リーナ対ライトクレイル 148
頭を掻きむしりながら血をばらまくライトクレイルから距離を取って様子を見ているリーナ。しかし、そのあまりの異様な光景にリーナは困惑していた。
「……でも、痛いのはもっと嫌だ。どうすれば痛くならない?どうすれば誰も俺に近づかない?どうすれば俺を虐げない?……教えられただろう?誰かを痛めつければいい」
前半と後半で声音を別人かと思うほどに変えて言葉を吐きだしたライトクレイル。その目には先ほどは見られなかった覚悟が宿っていた。
「なぁ?俺の相手はあんたでいいのか?俺は誰を痛めつければいい?俺は誰に蔑まれる?」
「……あなたの対戦相手は私だけよ。だけど、私はあなたを蔑んでなんかない」
「嘘だな。それなら、どうして俺の足は血を流してる?どうして俺の血が付いた剣を握ってる?そう言う事だ。なら、俺はお前を痛めつけるだけだ!」
ライトクレイルは言葉の語気を強めると、それと同時にリーナへと槍を構えて跳躍した。
その跳躍、一飛びでライトクレイルはリーナの頭上まで飛びあがった。
ライトクレイルの言動に困惑していたリーナ。しかし、リーナの体は思考とは異なり、ライトクレイルの跳躍に対して、姿勢を低くして剣を上向きに構えると言う驚くほど的確に対応していた。
「ほらほらほら!」
ライトクレイルは空中にいながらも槍を短く持つことでリーナへと放つ。
リーナは真上から襲い掛かるその槍を剣身で受け止めると、上方向に力を込めることなく剣身を傾けて、ライトクレイルの持つ槍を床へと追突させた。

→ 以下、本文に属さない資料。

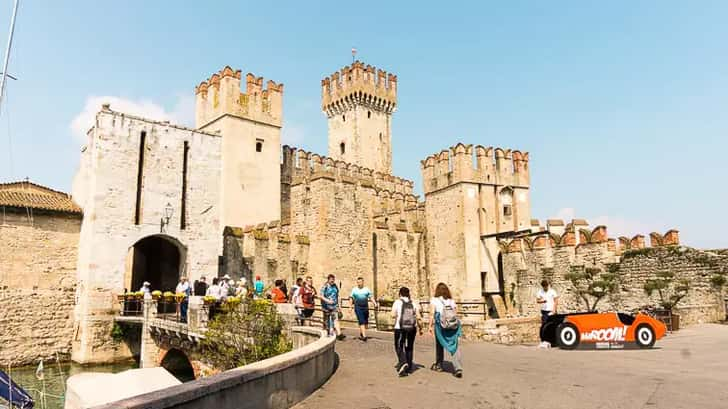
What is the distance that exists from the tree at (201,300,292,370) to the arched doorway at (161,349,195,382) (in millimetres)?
7303

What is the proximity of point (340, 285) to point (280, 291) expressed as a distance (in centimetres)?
1134

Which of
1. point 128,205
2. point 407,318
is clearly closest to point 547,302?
point 407,318

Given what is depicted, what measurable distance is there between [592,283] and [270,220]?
60.3 ft

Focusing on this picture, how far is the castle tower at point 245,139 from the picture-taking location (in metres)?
29.4

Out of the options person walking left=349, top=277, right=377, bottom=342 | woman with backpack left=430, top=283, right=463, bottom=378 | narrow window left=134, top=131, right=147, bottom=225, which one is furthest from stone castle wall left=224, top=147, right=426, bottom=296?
woman with backpack left=430, top=283, right=463, bottom=378

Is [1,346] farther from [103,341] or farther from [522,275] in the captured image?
[522,275]

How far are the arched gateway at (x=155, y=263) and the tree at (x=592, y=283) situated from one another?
19.2 metres

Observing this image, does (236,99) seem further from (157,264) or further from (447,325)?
A: (447,325)

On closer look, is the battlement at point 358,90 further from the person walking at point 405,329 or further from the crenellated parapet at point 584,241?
the person walking at point 405,329

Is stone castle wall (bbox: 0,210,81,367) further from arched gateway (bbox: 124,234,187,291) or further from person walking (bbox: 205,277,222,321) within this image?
person walking (bbox: 205,277,222,321)

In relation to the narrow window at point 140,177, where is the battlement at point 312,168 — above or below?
above

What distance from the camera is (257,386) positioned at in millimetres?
6062

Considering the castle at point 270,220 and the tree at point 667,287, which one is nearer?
the tree at point 667,287

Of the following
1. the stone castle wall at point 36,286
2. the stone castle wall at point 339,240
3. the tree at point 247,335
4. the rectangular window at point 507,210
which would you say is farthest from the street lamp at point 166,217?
the rectangular window at point 507,210
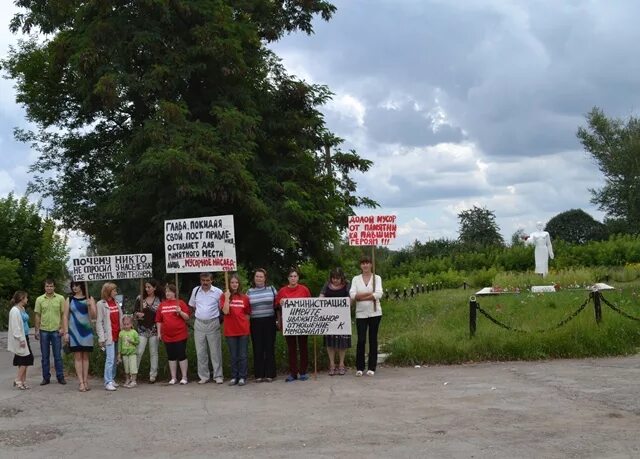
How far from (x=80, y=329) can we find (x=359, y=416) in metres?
5.83

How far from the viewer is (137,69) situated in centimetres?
2352

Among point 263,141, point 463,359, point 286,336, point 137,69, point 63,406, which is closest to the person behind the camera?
point 63,406

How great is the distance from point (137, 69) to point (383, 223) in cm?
1183

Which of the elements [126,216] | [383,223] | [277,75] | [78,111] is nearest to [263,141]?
[277,75]

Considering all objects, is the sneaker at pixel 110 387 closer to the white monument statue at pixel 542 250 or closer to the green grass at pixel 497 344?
the green grass at pixel 497 344

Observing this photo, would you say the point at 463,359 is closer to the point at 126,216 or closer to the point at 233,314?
the point at 233,314

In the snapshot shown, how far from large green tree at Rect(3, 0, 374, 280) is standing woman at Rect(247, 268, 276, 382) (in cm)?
753

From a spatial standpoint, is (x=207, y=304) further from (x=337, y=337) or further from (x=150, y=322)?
(x=337, y=337)

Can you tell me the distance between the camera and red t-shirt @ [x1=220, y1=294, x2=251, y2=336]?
43.9 feet

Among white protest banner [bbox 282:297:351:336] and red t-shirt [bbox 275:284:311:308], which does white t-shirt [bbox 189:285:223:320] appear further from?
white protest banner [bbox 282:297:351:336]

槍と床との衝突で甲高い音が生まれ、槍を通してライトクレイルへと伝わる衝撃が小さくないのが分かる。
リーナは衝撃で怯んでいるであろう真横にいるライトクレイルへと詰め寄り、脇腹を狙って横一閃を放った。
しかし、その一撃はライトクレイルが持つ槍によって阻まれた。
「っな!?」
衝撃により動けないと踏んでいたリーナ。その攻撃を防がれことにより、驚きの声を上げた。見れば、ライトクレイルは右足で槍の先を蹴り、リーナの剣筋に槍を乗せた。
「ほらほら!」
ライトクレイルは息つく間もなく、リーナの攻撃を防いだ槍を手放して真横に肘撃ちを放った。
リーナは後方に飛ぼうと足に力を込めて、お腹を引っ込めた。しかし、ライトクレイルの放った肘撃ちはリーナの想像よりも早く、リーナライトクレイルの肘撃ちを食らってしまった。幸いにも深くは入らなかったが、ライトクレイルの一撃を許したことはリーナの精神に大きな揺らぎを与えた。
「…反射神経、スピード勝負には勝てないかも。なら、距離を取りながらこの剣で…」
ライトクレイルとの攻防で危険を感じたリーナは考えを口に出し、戦略を立てる。
しかし、ライトクレイルはそんなものを意に介す気はないようで、再びリーナの真上へと跳躍した。
その手には先ほどと違い、槍は握られておらず、リーナは長剣でライトクレイルの脚部へとめがけて攻撃を仕掛けた。
「ほらほらほらほらほら!」
武器を持たずに空中に出たことにより、自由が利かないライトクレイル。その体に向けて放たれた一撃は誰もが直撃をすると思った。
しかし、その攻撃はライトクレイルが足裏で長剣の剣身を挟み取ったことにより、止められてしまった。
「この剣、邪魔だ!」
ライトクレイルはリーナの長剣を掴むと、そのままリーナに体重をかけて一回転をし、長剣を戦闘場の端へと放り投げた。
「これで痛めつけられなくなったな。ここからは俺の番だぞ」
ライトクレイルは口角を上げて、不気味な笑みを浮かべた。